--- Start of Text segment ---
Ireland Financial News – Mortgages & Banking

All about Mortgages & Banking in Ireland

The Central Bank has published its plans for sweeping reforms of regulation of financial institutions.

The ‘Banking Supervision: Our New Approach’ report outlines how the Central Bank will introduce a more ‘intrusive’ approach to overseeing institutions, as well as introducing credit limits for consumers.

Read the Central Bank’s report

The report says that while banks may not be popular after the actions over the last decade, when they borrowed imprudently and lent recklessly, they remain essential to the functioning of the economy.

The Central Bank says its new ‘intrusive’ model of supervision means that it will have regular, detailed contact with banks, including attendance at board meetings and key risk management committees.

During the second half of the year, the Central Bank will also commission reviews of governance and risk management arrangements at the major retail banks.

These will look at such issues as the skill and experience of bank board members and the range of measures banks have taken to address weaknesses in practices and processes, which were exposed during the recent banking crisis.
--- End of Text segment ---
◆ Your tasks ◆
1. Translate this sentence from the banking article into Spanish: "During the second half of the year, the Central Bank will also commission reviews of governance and risk management arrangements at the major retail banks."
2. Reproduce everything in the banking article from "Ireland Financial News" down to "risk management committees.".
Work only from the banking article.
--- Start of Data provided ---
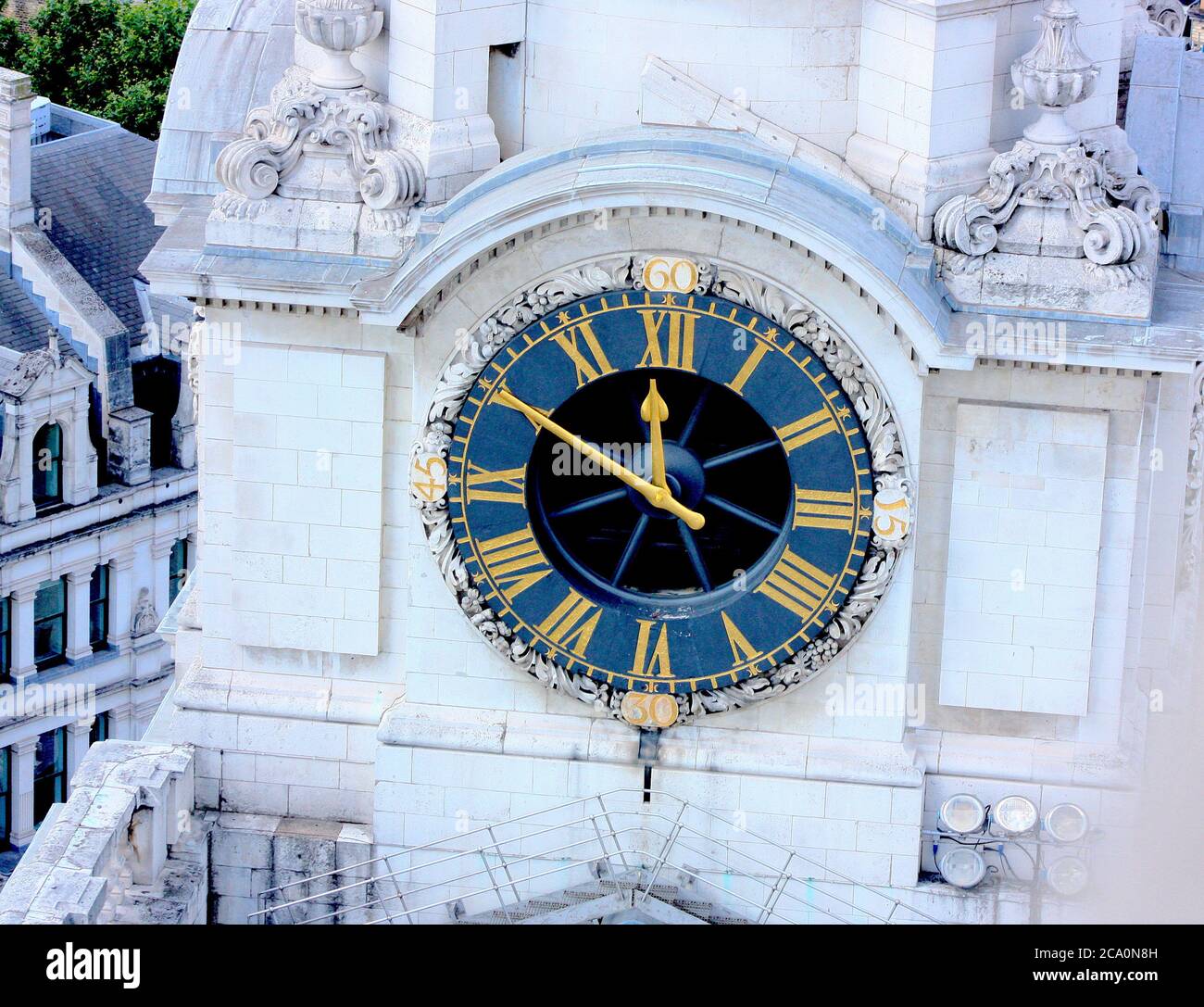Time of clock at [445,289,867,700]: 11:49
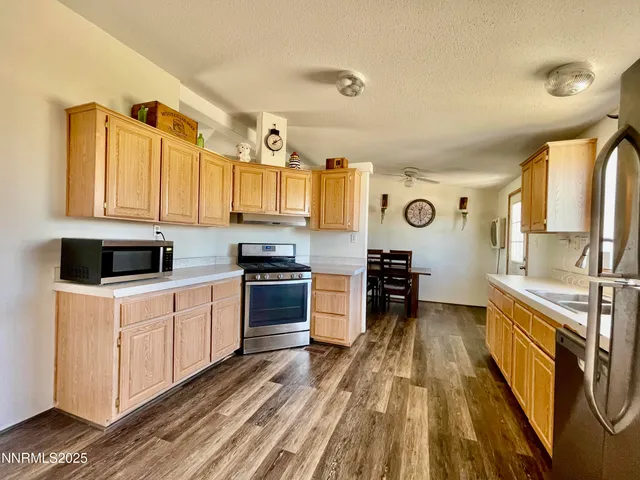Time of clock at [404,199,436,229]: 12:28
--- End of Data provided ---
◆ Solved problems ◆
1. Durante la segunda mitad del año, el Banco Central también encargará revisiones de los mecanismos de gobernanza y de gestión de riesgos en los principales bancos minoristas.

2.
Ireland Financial News – Mortgages & Banking

All about Mortgages & Banking in Ireland

The Central Bank has published its plans for sweeping reforms of regulation of financial institutions.

The ‘Banking Supervision: Our New Approach’ report outlines how the Central Bank will introduce a more ‘intrusive’ approach to overseeing institutions, as well as introducing credit limits for consumers.

Read the Central Bank’s report

The report says that while banks may not be popular after the actions over the last decade, when they borrowed imprudently and lent recklessly, they remain essential to the functioning of the economy.

The Central Bank says its new ‘intrusive’ model of supervision means that it will have regular, detailed contact with banks, including attendance at board meetings and key risk management committees.